AI Visual Insight: This screenshot shows the shared disk view on node 2. The key check is whether the disk capacities, device count, and naming order match node 1, confirming that both nodes point to the same shared storage set.
Clock sources and name service settings directly affect cluster stability
In production, verify the time zone, NTP synchronization, and the virtualization clock source. For x86-64 virtual machines, Oracle documentation typically recommends evaluating the tsc clock source first, subject to platform compatibility.
The article also emphasizes removing dependency on resolv.conf and setting NOZEROCONF=yes to further reduce the impact of external name resolution and automatic link behavior on cluster networking.
timedatectl set-timezone Asia/Shanghai # Standardize the time zone
echo "NOZEROCONF=yes" >> /etc/sysconfig/network
mv /etc/resolv.conf /etc/resolv.conf.bak # Prevent DNS from participating in name resolutionThe purpose of this step is to make time, name resolution, and routing behavior as static and deterministic as possible to satisfy RAC requirements.
GI installation begins by extracting the media as the grid user
After completing all preparation steps, reboot both nodes. Then log in as grid on node 1 and extract the Grid Infrastructure installation media. Do not extract it as root, or you will very likely create permission issues.
su - grid
unzip /tmp/LINUX.X64_193000_grid_home.zip -d /u01/app/19.3.0/grid/ # Extract the GI installation package as the grid userThis command performs the initial expansion of GI Home and prepares the environment for the subsequent GUI-based or silent installation.
The real value of this deployment checklist is that it reduces RAC installation uncertainty
From a delivery perspective, Oracle RAC is not just a software installation.
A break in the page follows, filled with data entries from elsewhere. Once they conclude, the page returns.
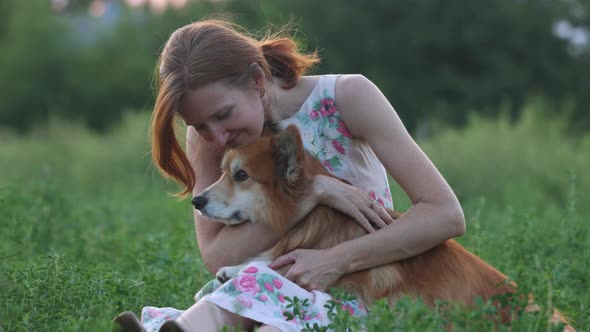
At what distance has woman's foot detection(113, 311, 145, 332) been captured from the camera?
3.21 m

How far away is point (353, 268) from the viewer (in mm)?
3576

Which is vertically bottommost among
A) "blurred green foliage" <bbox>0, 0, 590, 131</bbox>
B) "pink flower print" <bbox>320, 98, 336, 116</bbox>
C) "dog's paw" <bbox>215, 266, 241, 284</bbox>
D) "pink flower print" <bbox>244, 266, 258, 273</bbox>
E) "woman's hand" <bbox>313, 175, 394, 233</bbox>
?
"blurred green foliage" <bbox>0, 0, 590, 131</bbox>

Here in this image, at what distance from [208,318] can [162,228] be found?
16.0ft

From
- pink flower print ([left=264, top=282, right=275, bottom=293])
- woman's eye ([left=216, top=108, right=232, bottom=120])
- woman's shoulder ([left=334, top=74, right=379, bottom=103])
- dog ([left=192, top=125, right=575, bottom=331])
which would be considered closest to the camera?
pink flower print ([left=264, top=282, right=275, bottom=293])

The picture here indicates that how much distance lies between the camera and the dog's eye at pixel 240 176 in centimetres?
392

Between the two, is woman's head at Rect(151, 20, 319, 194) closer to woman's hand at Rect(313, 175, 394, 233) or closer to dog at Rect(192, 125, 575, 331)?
dog at Rect(192, 125, 575, 331)

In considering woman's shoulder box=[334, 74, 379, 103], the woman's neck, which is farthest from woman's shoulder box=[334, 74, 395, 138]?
the woman's neck

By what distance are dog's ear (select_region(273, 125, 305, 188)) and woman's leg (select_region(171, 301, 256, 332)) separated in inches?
28.2

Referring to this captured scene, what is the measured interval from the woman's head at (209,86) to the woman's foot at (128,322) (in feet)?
3.15

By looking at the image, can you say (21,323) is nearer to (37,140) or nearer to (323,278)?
(323,278)

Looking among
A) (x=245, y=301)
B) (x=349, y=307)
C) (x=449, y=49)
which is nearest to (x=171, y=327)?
(x=245, y=301)

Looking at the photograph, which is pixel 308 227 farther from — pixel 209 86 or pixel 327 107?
pixel 209 86

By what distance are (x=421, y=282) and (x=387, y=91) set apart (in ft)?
74.7

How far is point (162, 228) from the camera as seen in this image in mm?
8078
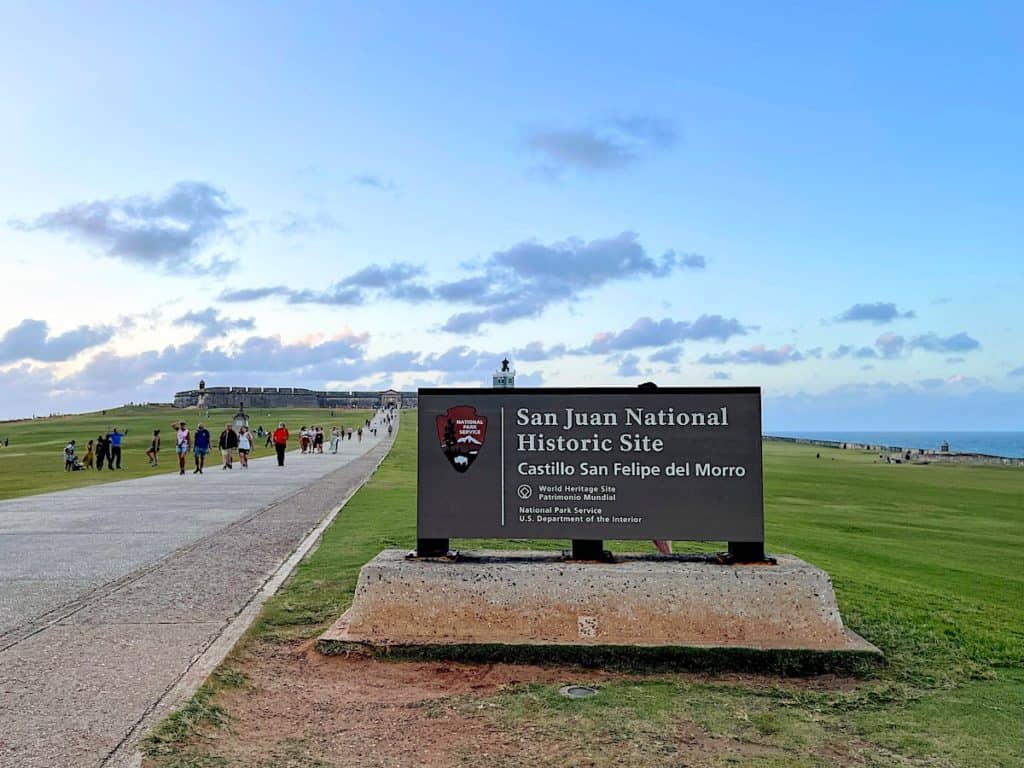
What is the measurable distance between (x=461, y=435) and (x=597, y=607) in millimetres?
1473

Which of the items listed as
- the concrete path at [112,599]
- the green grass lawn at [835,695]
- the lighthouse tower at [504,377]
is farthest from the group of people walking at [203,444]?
the lighthouse tower at [504,377]

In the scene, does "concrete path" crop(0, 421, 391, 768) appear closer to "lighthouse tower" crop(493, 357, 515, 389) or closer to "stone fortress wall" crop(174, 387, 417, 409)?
"lighthouse tower" crop(493, 357, 515, 389)

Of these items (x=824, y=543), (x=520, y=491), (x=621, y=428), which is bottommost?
(x=824, y=543)

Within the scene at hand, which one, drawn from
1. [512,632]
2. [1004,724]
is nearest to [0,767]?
[512,632]

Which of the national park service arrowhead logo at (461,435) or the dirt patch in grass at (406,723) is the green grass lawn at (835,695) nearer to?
the dirt patch in grass at (406,723)

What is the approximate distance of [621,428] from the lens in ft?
19.4

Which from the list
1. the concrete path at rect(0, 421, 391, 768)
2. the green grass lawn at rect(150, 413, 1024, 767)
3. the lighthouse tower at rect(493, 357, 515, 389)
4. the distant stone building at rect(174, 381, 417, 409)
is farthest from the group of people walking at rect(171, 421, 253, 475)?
the distant stone building at rect(174, 381, 417, 409)

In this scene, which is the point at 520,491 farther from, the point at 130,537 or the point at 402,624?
the point at 130,537

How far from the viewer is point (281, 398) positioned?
147m

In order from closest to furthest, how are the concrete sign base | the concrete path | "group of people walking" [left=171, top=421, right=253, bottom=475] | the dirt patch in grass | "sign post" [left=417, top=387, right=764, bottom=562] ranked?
1. the dirt patch in grass
2. the concrete path
3. the concrete sign base
4. "sign post" [left=417, top=387, right=764, bottom=562]
5. "group of people walking" [left=171, top=421, right=253, bottom=475]

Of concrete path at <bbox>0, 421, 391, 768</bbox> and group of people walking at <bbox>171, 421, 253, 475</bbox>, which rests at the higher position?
group of people walking at <bbox>171, 421, 253, 475</bbox>

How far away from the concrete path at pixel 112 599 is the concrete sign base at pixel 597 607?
134 cm

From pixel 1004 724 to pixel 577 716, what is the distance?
7.07ft

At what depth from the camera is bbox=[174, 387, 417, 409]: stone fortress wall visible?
14225 centimetres
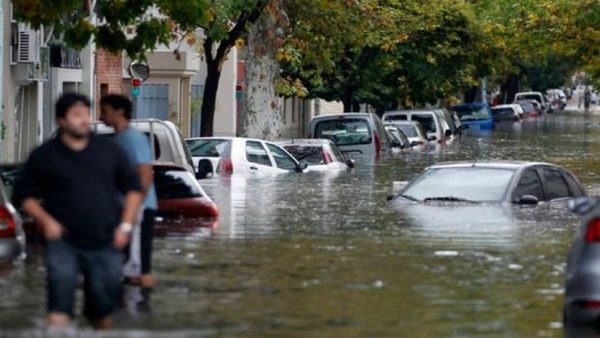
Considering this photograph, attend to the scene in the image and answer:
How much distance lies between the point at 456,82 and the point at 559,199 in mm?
43281

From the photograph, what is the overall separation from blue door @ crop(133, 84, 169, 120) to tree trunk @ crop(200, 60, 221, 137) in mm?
14197

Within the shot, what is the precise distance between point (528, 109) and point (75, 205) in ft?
339

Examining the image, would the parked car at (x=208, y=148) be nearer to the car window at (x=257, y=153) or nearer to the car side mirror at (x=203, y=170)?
the car window at (x=257, y=153)

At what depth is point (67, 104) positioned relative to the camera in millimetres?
10922

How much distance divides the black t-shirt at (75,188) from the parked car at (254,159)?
22251 millimetres

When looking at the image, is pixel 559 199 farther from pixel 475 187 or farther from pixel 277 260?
pixel 277 260

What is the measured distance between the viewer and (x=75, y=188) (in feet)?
35.4

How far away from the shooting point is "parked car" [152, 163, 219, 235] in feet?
64.8

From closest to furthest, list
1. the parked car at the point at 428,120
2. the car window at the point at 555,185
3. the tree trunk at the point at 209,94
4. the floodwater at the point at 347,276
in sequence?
the floodwater at the point at 347,276 < the car window at the point at 555,185 < the tree trunk at the point at 209,94 < the parked car at the point at 428,120

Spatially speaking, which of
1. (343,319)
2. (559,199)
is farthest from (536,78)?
(343,319)

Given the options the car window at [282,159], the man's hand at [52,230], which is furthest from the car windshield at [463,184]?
the man's hand at [52,230]

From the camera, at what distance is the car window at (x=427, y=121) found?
63.0 meters

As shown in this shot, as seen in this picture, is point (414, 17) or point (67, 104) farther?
point (414, 17)

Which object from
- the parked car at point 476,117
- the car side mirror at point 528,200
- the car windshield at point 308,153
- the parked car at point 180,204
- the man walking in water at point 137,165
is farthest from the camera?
the parked car at point 476,117
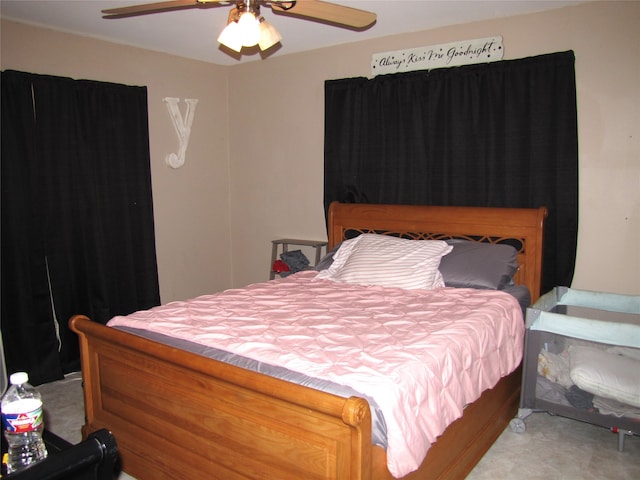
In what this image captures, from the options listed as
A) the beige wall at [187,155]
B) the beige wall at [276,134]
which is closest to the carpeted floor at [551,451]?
the beige wall at [276,134]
It is a combined validation exercise across the operating system, networking, storage, time, and permissions model. If any layer is not standardized, the installation phase will amplify the problem.
If you plan to use this approach in enterprise delivery, convert the hostname standards, IP naming rules, sysctl calculation formulas, udev templates, and environment variable templates into scripts or Ansible roles so the deployment becomes repeatable.
FAQ
Why is /etc/hosts usually preferred over DNS in RAC environments?
Because RAC requires public, private, VIP, and SCAN names to resolve identically on every node. If DNS introduces cache drift, latency, or service outages, node communication can fail, VIP failover can behave unexpectedly, and node eviction may occur.
Why must ASM disk names be pinned with udev or multipath?
Because names such as /dev/sdX or /dev/vdX can change after a reboot or bus rescan. ASM and GI depend on stable device identifiers. If disk names drift, the result can range from installation failure to a cluster that cannot start.
Why must the Grid installation media not be extracted as root?
Because ownership of the extracted files affects whether the installer can read and execute them. If GI Home is extracted by root, the grid user may lack read or execute permissions, which can cause subtle failures during installation or patching.
Core Summary: This article reconstructs the original deployment notes into an execution-ready Oracle 19c RAC technical guide. It covers hostname planning, networking, dependency packages, kernel parameters, user groups, ASM disks, clock sources, and Grid Infrastructure pre-installation preparation on CentOS/RHEL 7/8, making it suitable for two-node cluster implementation and standardized enterprise delivery.